Film Break: “The Fantastic Mr. Fox”
Fantastic may be the understatement of the year– Wes Anderson’s new film is flat-out stupendous, and in an already-historic year for Hollywood adaptations of childhood classics, ranging from Spike Jonze’s triumph of interpretation in Where the Wild Things Are to the zany inspiration of Cloudy with a Chance of Meatballs, Anderson’s Fox is the stone-cold champ, a knockout movie and a masterstroke of collaboration.
Yes, collaboration– for this is nothing if not a joint effort with author Roald Dahl, whose spirit is not so much reverently preserved here as it is given room to breathe life into this wonderfully witty and creative movie. It’s also a collaboration between Anderson and a whole cadre of animators; clealy enamored with the stop-motion effects he used in his Life Aquatic, he brings to this one a homespun, kids’ craft project vibe, rendering the story as a masterpiece in corduroy and fur.

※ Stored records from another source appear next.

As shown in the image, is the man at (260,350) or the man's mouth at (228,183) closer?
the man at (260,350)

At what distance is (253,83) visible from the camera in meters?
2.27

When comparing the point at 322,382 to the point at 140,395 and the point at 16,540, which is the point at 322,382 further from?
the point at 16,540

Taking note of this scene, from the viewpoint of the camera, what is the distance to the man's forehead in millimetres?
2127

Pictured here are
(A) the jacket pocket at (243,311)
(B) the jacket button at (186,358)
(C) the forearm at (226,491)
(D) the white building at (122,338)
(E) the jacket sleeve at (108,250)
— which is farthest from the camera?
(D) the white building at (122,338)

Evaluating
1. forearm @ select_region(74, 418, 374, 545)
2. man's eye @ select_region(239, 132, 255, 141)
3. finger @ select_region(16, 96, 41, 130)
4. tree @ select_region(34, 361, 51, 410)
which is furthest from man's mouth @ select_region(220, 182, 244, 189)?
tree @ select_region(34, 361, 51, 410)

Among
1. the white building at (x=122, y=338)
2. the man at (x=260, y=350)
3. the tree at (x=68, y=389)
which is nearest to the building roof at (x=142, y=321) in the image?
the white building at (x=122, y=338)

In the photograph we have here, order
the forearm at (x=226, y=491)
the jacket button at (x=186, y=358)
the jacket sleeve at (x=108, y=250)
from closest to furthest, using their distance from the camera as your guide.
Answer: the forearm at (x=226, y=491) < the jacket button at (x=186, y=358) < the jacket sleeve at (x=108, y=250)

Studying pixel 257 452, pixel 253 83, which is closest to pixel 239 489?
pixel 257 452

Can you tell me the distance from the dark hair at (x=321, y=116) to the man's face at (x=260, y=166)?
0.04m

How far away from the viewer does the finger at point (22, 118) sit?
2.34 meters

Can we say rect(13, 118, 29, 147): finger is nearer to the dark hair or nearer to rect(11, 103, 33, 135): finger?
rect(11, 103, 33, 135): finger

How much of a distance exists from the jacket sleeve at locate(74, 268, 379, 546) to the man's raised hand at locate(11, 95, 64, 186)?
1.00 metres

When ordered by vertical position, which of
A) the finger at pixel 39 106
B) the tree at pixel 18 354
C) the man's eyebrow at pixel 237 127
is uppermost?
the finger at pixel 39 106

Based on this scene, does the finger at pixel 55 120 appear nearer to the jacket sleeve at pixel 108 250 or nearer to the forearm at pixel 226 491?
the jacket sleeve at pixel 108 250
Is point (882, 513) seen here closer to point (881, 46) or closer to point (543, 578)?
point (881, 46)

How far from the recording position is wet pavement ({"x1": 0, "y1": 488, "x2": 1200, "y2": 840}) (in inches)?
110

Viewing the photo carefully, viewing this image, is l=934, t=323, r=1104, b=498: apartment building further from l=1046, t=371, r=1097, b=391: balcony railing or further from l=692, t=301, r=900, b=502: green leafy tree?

But what makes it masterful is that it’s as quintessentially Wes Anderson as any movie he’s made: He makes his love of the story apparent by injecting it with his own wit– which has never been funnier or less cloying– and an aesthetic that’s charmingly rustic, both visually and even sonically, as Anderson recorded his actors all together on a farm, preserving not just the spontaneity but the naturalism of the session. He brings out his own typically Andersonian themes in the film– there are daddy issues, self-esteem issues, grappling with failure– but never feels as though he’s twisting Dahl’s work.
And it is also, by the way, a terrific Thanksgiving movie: At one point Mr. Fox himself expresses gratitude and, as he puts it, “awareness” not just for basic survival, but for the blessings of family and community. It’s a particularly warm moment in an entirely loveable and endlessly enjoyable movie– one that I’m particularly thankful.